TEXT start

Jazz is Dead (Warning: long and boring)
Apr 15, 2008 at 7:39 PM Post #151 of 186
Quote:

Originally Posted by monolith /img/forum/go_quote.gif
Basically, it's a lot easier to get art (in this case music) to the people these days than it was before. The availability of music has increased, while (in his opinion, which I profoundly disagree with) the vitality of that music has decreased.


Thanks, I think I get what Bigshot means now.
In that interpretation however he would be supporting my statement that bringing the arts to the masses (and in doing so, making it commercially dependent on it) is counter productive to art. The commitment to "the general public" makes art wither an die.

He is arguing my point while trying to contradict it?????

No. Not completely. He also said "ironically". But it would only have been ironical (and unexpected) if his point of view were true. It would have been as expected and quite logical if my point of view holds any merit.

Nice to see that he actually sees happening what I describe though.
 
Apr 15, 2008 at 8:05 PM Post #152 of 186
Quote:

Originally Posted by tru blu /img/forum/go_quote.gif
Of course, he was proud of them; the tunes that came out of The Far East Suite or the "Black" section of Black, Brown and Beige (to name just two) are fantastic. But one thing you'll learn from any reading about Ellington is that he was pret-ty shrewd when it came to presenting his art. We now know that it's quite possible for jazz folk to do longer pieces and not call them "suites," so my guess is that in the cultural climate of the time Duke was hedging a little. Actually, the writer Paul Bowles wrote an unfavorable review of the first performances of Black, Brown and Beige at Carnegie Hall; Bowles thought they were simply (I'm paraphrasing) smaller pieces unnecessarily stretched out.


As far as I'm concerned you can be absolutely right.
My point was more to indicate that they were done after the 40's. And in the fact that Ellington was very fond of them, that Ellington did probably not consider himself to be a "pre-40's"-fenomenon. He tried something different and he and I think he succeeded pretty nicely.
Besides that I still think his orchestra's were briliant entertainment in the first place, with some room for extra's . In his Suites I think he allowed himself some more room for "art" aspirations.
smily_headphones1.gif
 
Apr 16, 2008 at 4:44 AM Post #153 of 186
Quote:

Originally Posted by bigshot /img/forum/go_quote.gif
Clarke68, you're just reacting without listening to what I'm saying. There is good jazz being made today and there are great musicians. I don't disagree with that. The problem is that no artform can be truly vital when it is marginalized as a niche. That's the difference with jazz in the first half of the 20th century and the second half. For jazz to rise again, it needs to engage the public... and that doesn't mean just becoming a jazzy version of rock or becoming more commercial. It means becoming something that everyone can relate to and be uplifted by. It used to be that. It isn't any more. As long as jazz continues to dwindle down to smaller and smaller pieces of the pie, it doesn't matter how targeted those pieces are. It will still dwindle away into nothing.

TEXT end
TASK MATERIAL start

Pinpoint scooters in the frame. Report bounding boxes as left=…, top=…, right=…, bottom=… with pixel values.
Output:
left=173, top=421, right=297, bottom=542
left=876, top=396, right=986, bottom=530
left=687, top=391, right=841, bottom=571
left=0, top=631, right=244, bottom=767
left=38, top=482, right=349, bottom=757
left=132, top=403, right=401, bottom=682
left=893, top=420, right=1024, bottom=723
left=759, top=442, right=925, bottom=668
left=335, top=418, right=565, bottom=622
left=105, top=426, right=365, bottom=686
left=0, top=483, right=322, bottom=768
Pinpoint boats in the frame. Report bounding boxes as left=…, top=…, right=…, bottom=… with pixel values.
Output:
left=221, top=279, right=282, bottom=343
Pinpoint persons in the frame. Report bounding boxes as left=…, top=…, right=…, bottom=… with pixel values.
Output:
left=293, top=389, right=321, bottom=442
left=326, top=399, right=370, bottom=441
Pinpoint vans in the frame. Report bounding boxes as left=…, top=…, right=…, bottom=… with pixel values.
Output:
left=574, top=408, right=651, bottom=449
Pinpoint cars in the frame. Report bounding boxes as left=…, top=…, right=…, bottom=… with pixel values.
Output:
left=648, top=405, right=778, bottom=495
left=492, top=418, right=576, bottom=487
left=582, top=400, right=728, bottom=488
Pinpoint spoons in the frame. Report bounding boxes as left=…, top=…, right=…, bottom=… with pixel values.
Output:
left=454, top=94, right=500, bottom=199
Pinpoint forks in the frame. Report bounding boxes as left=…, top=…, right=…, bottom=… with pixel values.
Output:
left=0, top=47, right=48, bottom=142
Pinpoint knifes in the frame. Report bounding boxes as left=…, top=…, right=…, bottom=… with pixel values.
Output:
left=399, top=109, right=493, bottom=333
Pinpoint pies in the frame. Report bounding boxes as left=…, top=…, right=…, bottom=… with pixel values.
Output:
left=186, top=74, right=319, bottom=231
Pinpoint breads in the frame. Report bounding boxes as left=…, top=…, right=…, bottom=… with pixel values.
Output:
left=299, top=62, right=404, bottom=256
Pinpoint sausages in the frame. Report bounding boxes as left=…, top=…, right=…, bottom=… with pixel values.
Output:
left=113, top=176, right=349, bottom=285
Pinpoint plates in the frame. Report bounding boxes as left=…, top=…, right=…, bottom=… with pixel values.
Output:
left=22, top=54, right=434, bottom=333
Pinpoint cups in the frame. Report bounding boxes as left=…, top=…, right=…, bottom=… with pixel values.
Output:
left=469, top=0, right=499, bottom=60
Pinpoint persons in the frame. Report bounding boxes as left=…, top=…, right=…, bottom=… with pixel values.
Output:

TASK MATERIAL end

▶ **TO BE DONE**
• a. In the jazz forum thread, who wrote an unfavorable review of the first performances of Black, Brown and Beige at Carnegie Hall?
• b. Rewrite only the lines of the listing from the line with "Pinpoint pies in" to the line with "left=22, top=54, right=434, bottom=333", replacing "frame" with "image" and keeping everything else the same.

▶ **PROBLEM SOLUTIONS**
• a. Paul Bowles

• b.
Pinpoint pies in the image. Report bounding boxes as left=…, top=…, right=…, bottom=… with pixel values.
Output:
left=186, top=74, right=319, bottom=231
Pinpoint breads in the image. Report bounding boxes as left=…, top=…, right=…, bottom=… with pixel values.
Output:
left=299, top=62, right=404, bottom=256
Pinpoint sausages in the image. Report bounding boxes as left=…, top=…, right=…, bottom=… with pixel values.
Output:
left=113, top=176, right=349, bottom=285
Pinpoint plates in the image. Report bounding boxes as left=…, top=…, right=…, bottom=… with pixel values.
Output:
left=22, top=54, right=434, bottom=333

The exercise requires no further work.